▸ Work instructions:
Please write out only the lines from the line with "There's no easier" to the line with "Ethnicity, Law and", inclusive, exactly as they stand below, without the pictures.

━━━ Input data

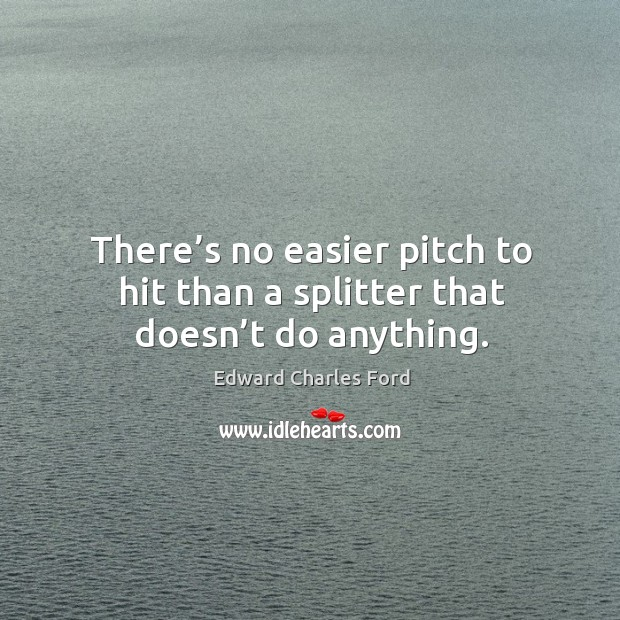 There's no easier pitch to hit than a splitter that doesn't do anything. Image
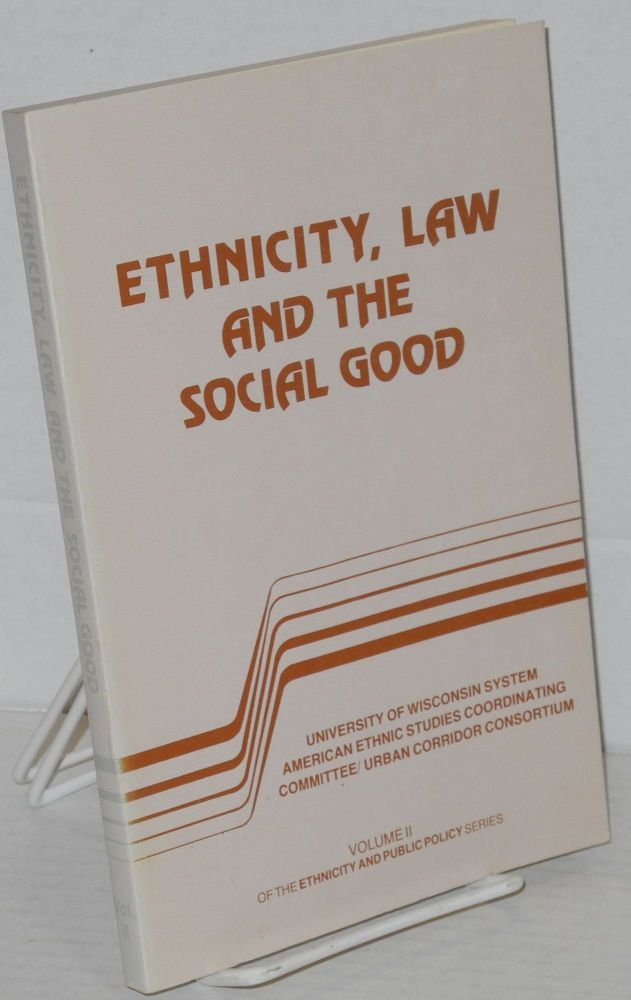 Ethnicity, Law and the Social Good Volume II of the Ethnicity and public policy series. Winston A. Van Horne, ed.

━━━━━━
━━━ Input data

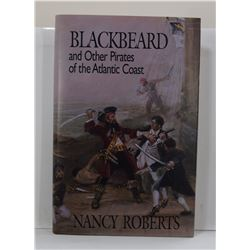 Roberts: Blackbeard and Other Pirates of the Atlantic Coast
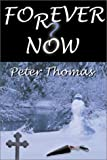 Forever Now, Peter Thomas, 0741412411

━━━━━━

▸ Task output:
 There's no easier pitch to hit than a splitter that doesn't do anything. Image
 Ethnicity, Law and the Social Good Volume II of the Ethnicity and public policy series. Winston A. Van Horne, ed.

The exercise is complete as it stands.